スクウェア・エニックスは 10 月 27 日、『ガンスリンガー ストラトス 3』の賞金制公式大会における賞金の総額はそのままに、配分比率を大きく変更すると発表している。
2013年に開催された第1回「GUNSLINGER’S BATTLE ARENA -Birth-」以来、過去4回に渡って大会の成績優秀者となった方々へ賞金提供を行ってまいりましたが、これまで同様の金額による賞金提供は見送らせていただきます。
過去 4 回の開催では 1 位チームに賞金 500 万円としていたが、今回からは最高賞金額が 10 万円まで引き下げられる。その代わりに賞金対象チームがベスト 16 からベスト 64 まで大幅に拡大されることとなる。

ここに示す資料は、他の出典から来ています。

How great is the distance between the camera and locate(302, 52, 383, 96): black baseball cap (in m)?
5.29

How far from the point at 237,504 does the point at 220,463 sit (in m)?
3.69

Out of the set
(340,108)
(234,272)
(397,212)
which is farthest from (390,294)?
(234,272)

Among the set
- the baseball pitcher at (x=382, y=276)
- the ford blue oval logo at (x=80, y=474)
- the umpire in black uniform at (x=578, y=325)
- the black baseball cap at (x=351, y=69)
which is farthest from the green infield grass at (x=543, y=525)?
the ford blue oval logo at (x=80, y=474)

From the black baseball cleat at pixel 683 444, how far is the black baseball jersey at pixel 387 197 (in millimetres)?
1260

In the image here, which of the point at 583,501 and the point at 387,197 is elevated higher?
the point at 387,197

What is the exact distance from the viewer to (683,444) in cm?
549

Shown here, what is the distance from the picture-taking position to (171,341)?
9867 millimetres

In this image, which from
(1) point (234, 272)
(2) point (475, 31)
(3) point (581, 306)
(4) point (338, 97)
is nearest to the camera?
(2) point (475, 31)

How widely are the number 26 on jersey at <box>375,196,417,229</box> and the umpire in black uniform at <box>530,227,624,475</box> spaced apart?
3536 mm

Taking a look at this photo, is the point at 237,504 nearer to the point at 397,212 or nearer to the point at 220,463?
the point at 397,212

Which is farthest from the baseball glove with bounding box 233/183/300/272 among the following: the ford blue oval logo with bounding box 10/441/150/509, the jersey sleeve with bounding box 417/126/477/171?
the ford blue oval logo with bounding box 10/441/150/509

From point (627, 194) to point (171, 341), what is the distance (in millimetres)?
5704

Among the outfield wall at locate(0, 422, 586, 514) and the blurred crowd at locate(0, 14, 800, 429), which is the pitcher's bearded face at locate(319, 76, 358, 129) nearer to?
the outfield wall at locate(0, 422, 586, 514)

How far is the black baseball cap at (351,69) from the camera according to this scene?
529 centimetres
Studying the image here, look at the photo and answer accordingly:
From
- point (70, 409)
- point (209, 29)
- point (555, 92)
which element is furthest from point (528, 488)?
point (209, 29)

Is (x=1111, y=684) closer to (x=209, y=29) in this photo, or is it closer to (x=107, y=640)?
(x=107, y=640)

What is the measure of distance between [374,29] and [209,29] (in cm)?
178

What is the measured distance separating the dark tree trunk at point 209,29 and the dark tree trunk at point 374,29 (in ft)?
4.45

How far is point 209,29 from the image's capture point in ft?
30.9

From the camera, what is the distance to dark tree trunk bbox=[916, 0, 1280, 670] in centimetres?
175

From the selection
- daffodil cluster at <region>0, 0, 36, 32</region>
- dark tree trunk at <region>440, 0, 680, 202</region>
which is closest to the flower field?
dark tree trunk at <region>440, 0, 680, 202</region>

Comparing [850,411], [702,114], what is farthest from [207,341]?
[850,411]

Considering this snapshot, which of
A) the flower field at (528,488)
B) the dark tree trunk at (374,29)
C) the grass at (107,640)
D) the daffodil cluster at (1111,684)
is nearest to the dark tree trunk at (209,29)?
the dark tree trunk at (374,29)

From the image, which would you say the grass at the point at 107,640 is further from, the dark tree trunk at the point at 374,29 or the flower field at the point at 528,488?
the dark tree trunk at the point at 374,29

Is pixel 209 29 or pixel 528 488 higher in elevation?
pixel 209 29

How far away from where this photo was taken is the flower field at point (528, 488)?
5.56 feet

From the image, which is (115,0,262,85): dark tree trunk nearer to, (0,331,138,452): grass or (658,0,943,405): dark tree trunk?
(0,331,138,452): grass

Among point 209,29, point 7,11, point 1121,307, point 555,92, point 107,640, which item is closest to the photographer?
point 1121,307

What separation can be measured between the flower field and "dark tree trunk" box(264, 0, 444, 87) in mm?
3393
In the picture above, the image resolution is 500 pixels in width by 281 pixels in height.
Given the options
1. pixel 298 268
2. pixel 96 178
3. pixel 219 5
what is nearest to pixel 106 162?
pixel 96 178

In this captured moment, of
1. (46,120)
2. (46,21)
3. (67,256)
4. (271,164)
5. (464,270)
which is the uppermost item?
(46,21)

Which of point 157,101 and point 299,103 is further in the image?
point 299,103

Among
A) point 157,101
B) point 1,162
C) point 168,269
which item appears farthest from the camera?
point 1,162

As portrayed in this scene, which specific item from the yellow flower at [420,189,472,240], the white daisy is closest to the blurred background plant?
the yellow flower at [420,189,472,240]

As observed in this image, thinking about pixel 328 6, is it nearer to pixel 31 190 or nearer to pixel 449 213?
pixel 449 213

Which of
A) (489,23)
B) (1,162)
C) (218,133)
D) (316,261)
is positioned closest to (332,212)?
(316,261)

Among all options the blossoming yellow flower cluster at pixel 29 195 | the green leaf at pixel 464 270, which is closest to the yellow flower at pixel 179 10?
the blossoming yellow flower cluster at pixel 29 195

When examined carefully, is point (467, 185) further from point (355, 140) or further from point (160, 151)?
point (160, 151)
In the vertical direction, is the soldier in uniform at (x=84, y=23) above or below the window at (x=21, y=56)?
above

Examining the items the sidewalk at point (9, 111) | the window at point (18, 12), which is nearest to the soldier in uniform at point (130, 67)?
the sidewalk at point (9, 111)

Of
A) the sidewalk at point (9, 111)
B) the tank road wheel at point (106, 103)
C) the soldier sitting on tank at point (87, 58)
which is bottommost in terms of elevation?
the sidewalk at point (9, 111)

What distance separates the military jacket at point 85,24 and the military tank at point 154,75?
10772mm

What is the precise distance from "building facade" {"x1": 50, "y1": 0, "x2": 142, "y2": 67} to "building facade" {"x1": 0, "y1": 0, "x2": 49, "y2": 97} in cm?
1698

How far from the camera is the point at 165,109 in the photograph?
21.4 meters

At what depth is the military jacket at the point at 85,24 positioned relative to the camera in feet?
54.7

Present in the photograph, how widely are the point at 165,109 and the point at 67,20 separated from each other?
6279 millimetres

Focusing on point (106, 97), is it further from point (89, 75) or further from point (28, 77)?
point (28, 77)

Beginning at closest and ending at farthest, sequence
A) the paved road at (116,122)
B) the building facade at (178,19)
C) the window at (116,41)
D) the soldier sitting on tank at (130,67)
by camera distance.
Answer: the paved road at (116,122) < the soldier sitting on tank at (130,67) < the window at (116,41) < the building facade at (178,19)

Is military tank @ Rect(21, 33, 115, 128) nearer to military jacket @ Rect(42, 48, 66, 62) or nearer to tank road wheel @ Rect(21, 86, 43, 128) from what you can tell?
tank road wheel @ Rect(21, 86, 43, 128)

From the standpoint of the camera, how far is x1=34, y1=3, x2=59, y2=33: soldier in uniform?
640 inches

その理由として同社は「継続により大会開催自体に影響を及ぼす可能性」を伴う諸般の事情と説明している。
消費者庁が示した景表法の適用条件が影響
国際カジノ研究所の所長を務める木曽崇氏はこの 諸般の事情 について、消費者庁が 9 月頃に明示した賞金制大会における景表法の適用条件に関する法令判断が影響していると解説している。
解説では今回のスクウェア・エニックスのようにゲームメーカー自身が賞金を拠出する大会では、ゲームソフトの購買を前提として熟達のために繰り返しゲームプレイが必要な場合、「元商品の 20 倍の金額もしくは 10 万円」が賞金の上限とする消費者庁の見解が紹介されている。
熟達のためにゲームソフトの購買を前提としない F2P ゲームについては、賞金上限は無制限となるとのこと。
また「ゲームメーカー自身が賞金を拠出」を避けるために用いられる、中間業者を経由する手法については未だ消費者庁は法令適用の判断を明かしておらず、グレーゾーンとの認識が強い。つまりコンプライアンスを重視するうえでは避けたほうが良い状態だ。
日本の eSports 文化の発展は阻害される
遡及してみれば前述したスクウェア・エニックスの過去大会 GUNSLINGER’S BATTLE ARENA -Birth-などは、上記における賞金上限額を突破しており、違法状態であったことが分かる。
これは同社に限らず他の多くの日本の賞金制大会でも同様だ。
近年の日本は、海外の eSports シーンの流行に追従するようにして企業各社が eSports に注力を始めた段階だ。
しかし多くの熱狂を呼び寄せる重大な要素の一つである賞金金額が大きく制限されてしまう日本において、今回のようにしょっぱい賞金の大会しか開けないということは eSports 文化そのものの発展を妨げてしまう懸念がある。
最高賞金額が 10 万円では、海外の優勝賞金 9.2 億円といった熱狂には到底及びもしないだろう。
何らかの構造変革が必要であることは想像に難くない。